La loi du 4 août 1996, relative au bien-être des travailleurs lors de l’exécution de leur travail, fêtait l’année dernière ses 25 ans. Cette loi a consacré une réforme et une amélioration radicales de la législation en matière de sécurité et de santé au travail. L’utilisation d’analyses des risques a été un des éléments-clés de la réforme, de nouveaux risques ont été admis et reconnus. S’il convient de se réjouir de ces avancées, nous ne sommes pas au bout de nos peines.

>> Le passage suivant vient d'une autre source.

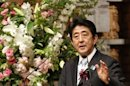 "Japan's Prime Minister Shinzo Abe delivers a speech at a dinner during the 19th International Conference on ""The Future of Asia"" in Tokyo"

Stijn Gryp & Kris Van Eyck
La loi sur le bien-être n’est pas le fruit du hasard. Jusqu’en 1996, les textes de lois en vigueur reprenaient toutes les dispositions que les entreprises devaient respecter pour protéger la sécurité et la santé des travailleurs. Ces règles n’étaient pas toujours adaptées à toutes les situations. Dans les années 1990, plusieurs directives européennes ont été adoptées. Elles s’inspiraient d’une approche différente: sur la base d’une analyse des risques, les entreprises doivent déterminer elles-mêmes comment éliminer les risques. Et ce, toujours dans le cadre d’un ensemble de dispositions légales et selon une stratégie de prévention claire: éviter les risques et les combattre à la source, en optant de préférence pour des mesures de protection collectives, adapter le travail à l’être humain, prévoir des instructions et des formations, etc. Cela a été l’occasion d’une refonte radicale de notre législation. La loi sur le bien-être et le code sur le bien-être au travail, qui rassemble les arrêtés d’exécution de la loi, ont constitué le nouveau cadre légal. Le plan global de prévention et le plan d’action annuel en découlent. La loi sur le bien-être et le code régissent par ailleurs l’élection, le fonctionnement et les compétences du CPPT.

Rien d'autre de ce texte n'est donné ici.